** START OF Source excerpt **

Lognormal distributions come from multiplying many independent factors. If X = f₁ × f₂ × f₃ × ... × fₙ, then log(X) = log(f₁) + log(f₂) + ... + log(fₙ), and that sum is what becomes Normal by the Central Limit Theorem. When you exponentiate back, you get a lognormal — with a fat right tail where a few observations can be orders of magnitude larger than the median.

This is not a statistical curiosity. Robert Mullen established the theoretical case back in 1998, in a paper called The Lognormal Distribution of Software Failure Rates: Origin and Evidence, published at ISSRE. His thesis is blunt: the lognormal distribution has its origin in the complexity of software systems — the depth of conditionals — and in the fact that event rates are determined by an essentially multiplicative process.

Mullen and Gokhale later extended this to defect repair times over more than 10,000 defects at Cisco Systems, and then to security-related defect counts specifically, where they proposed a Discrete Lognormal model. The line of evidence now spans three decades.

The intuition is this: a vulnerability doesn’t appear because of one thing going wrong. It appears when several things go wrong simultaneously. The function is too complex and the developer was junior and the code was recently churned and nobody reviewed the PR carefully and there was no SAST in the pipeline and the component happened to receive untrusted input. Each condition is a multiplier. Miss any one of them and the vulnerability probably doesn’t ship. Hit all of them and you get hacked.

When you multiply probabilities, you get lognormal. When you add costs, you get Normal. That’s the math.

The factors, named

The part of this I find most useful as an operator is not the distribution itself — it’s the identification of which factors actually do the multiplying. The literature on defect and vulnerability prediction is surprisingly specific about this. I’ll compress two decades of it into five families.

Family 1 — Code complexity. McCabe’s cyclomatic complexity, nesting depth, function size, fan-in/fan-out, CK metrics for OO systems. Shin and Williams were the first to show systematically that complexity metrics discriminate vulnerable from non-vulnerable code. Individually, the correlation is modest. Multiplicatively combined with the others, it becomes devastating.

Family 2 — Code churn. Nagappan and Ball at Microsoft Research established in ICSE 2005 that relative code churn — the proportion of lines changed to total lines, and the temporal concentration of those changes — predicts defect density with 89% accuracy on Windows Server 2003. Not how much the code changes in absolute terms. How much it changes relative to its size, and how concentrated those changes are in time. Files that mutate rapidly are files that break.

Family 3 — Developer activity. Number of developers who touched a file, concentration of authorship (your bus factor), ex-developers who left, experience in that subsystem. Meneely and Williams showed that when many developers touch a file without clear ownership, vulnerability probability spikes. This is the human version of churn: it’s not the number of hands, it’s whether any of them knew what they were doing.

** END OF Source excerpt **
** START OF Dataset section **

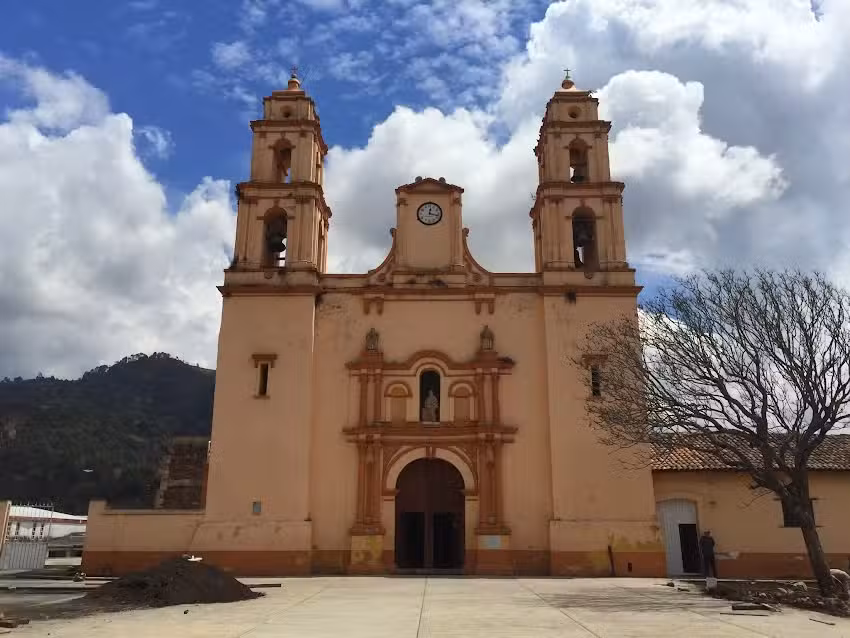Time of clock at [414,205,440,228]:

** END OF Dataset section **

What the task asks: In the excerpt on lognormal distributions in software defects, with what accuracy did relative code churn predict defect density on Windows Server 2003?

Right answer: 89% accuracy